### EXERCISE REQUIREMENTS
Your task is to repeat the listing exactly.

### MATERIAL SUPPLIED
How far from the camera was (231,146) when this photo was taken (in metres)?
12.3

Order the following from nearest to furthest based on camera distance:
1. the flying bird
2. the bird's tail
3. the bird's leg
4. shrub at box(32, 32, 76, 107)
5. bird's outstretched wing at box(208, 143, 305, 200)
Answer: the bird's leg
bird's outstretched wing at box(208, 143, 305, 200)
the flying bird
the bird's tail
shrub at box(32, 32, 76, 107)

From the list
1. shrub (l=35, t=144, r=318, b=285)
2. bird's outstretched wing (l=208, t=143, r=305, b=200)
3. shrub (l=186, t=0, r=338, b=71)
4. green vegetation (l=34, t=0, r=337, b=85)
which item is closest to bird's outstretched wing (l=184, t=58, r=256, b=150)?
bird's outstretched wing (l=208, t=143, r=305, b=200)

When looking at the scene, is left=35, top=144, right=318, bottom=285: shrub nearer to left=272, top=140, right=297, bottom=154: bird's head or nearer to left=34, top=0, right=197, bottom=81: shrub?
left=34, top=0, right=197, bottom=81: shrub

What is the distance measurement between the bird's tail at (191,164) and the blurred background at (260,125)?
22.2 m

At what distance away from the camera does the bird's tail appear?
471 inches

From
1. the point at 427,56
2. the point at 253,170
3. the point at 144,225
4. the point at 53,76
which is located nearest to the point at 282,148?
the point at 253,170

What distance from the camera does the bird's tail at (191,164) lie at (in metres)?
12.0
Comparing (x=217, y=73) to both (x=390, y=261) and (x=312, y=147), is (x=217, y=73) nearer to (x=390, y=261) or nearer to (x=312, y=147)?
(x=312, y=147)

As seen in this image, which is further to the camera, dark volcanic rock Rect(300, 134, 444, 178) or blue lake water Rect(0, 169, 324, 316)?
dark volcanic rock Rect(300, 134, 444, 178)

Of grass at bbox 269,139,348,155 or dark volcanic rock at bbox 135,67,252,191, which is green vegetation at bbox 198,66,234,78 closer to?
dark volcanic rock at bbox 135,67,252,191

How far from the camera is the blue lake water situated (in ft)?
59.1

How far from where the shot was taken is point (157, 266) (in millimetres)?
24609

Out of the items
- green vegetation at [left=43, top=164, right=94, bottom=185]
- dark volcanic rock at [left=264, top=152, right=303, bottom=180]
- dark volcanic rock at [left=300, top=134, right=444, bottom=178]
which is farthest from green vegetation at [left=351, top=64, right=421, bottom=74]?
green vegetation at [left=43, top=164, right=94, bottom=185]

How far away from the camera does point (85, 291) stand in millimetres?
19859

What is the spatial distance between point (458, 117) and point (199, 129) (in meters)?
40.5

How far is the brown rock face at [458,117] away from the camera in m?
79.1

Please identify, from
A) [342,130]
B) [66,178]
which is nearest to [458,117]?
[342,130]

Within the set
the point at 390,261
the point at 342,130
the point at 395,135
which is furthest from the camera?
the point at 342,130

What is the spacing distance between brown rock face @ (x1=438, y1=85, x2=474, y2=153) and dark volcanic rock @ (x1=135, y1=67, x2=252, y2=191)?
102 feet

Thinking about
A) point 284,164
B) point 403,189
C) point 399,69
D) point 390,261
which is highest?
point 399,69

### EXERCISE RESPONSE
How far from the camera was (231,146) when this photo was taken (in metres)?
12.3

Order the following from nearest to furthest based on camera distance:
1. the flying bird
2. the bird's tail
3. the bird's leg
4. shrub at box(32, 32, 76, 107)
5. bird's outstretched wing at box(208, 143, 305, 200)
Answer: the bird's leg
bird's outstretched wing at box(208, 143, 305, 200)
the flying bird
the bird's tail
shrub at box(32, 32, 76, 107)

From the list
1. shrub (l=35, t=144, r=318, b=285)
2. bird's outstretched wing (l=208, t=143, r=305, b=200)
3. shrub (l=186, t=0, r=338, b=71)
4. green vegetation (l=34, t=0, r=337, b=85)
which item is closest to bird's outstretched wing (l=184, t=58, r=256, b=150)?
bird's outstretched wing (l=208, t=143, r=305, b=200)

When looking at the scene, is left=35, top=144, right=318, bottom=285: shrub nearer to left=272, top=140, right=297, bottom=154: bird's head or nearer to left=34, top=0, right=197, bottom=81: shrub?
left=34, top=0, right=197, bottom=81: shrub

What is the distance measurement between the bird's tail at (191,164) and the blurred background at (260,125)?
22.2 m

At what distance away from the camera does the bird's tail appear?
471 inches

From
1. the point at 427,56
2. the point at 253,170
3. the point at 144,225
4. the point at 53,76
which is located nearest to the point at 282,148?
the point at 253,170

What distance from the camera does the bird's tail at (191,164) lie at (in metres)?
12.0
Comparing (x=217, y=73) to both (x=390, y=261) and (x=312, y=147), is (x=217, y=73) nearer to (x=390, y=261) or nearer to (x=312, y=147)?
(x=312, y=147)

As seen in this image, which is further to the camera, dark volcanic rock Rect(300, 134, 444, 178) or blue lake water Rect(0, 169, 324, 316)?
dark volcanic rock Rect(300, 134, 444, 178)

Of grass at bbox 269,139,348,155 or dark volcanic rock at bbox 135,67,252,191, which is green vegetation at bbox 198,66,234,78 closer to?
dark volcanic rock at bbox 135,67,252,191

How far from the camera is the blue lake water situated (in ft)?
59.1

How far from where the shot was taken is point (157, 266) (in millimetres)?
24609

Out of the items
- green vegetation at [left=43, top=164, right=94, bottom=185]
- dark volcanic rock at [left=264, top=152, right=303, bottom=180]
- dark volcanic rock at [left=300, top=134, right=444, bottom=178]
which is farthest from green vegetation at [left=351, top=64, right=421, bottom=74]?
green vegetation at [left=43, top=164, right=94, bottom=185]

How far away from the camera does point (85, 291) stand in millimetres?
19859

What is the spatial distance between point (458, 117) and point (199, 129) (in meters)?
40.5

How far is the brown rock face at [458,117] away from the camera in m?
79.1

Please identify, from
A) [342,130]
B) [66,178]
which is nearest to [458,117]?
[342,130]

Within the set
the point at 390,261
the point at 342,130
the point at 395,135
which is furthest from the camera?
the point at 342,130

What is the spacing distance between brown rock face @ (x1=438, y1=85, x2=474, y2=153) and dark volcanic rock @ (x1=135, y1=67, x2=252, y2=191)?
102 feet

Thinking about
A) point 284,164
B) point 403,189
C) point 399,69
D) point 390,261
which is highest?
point 399,69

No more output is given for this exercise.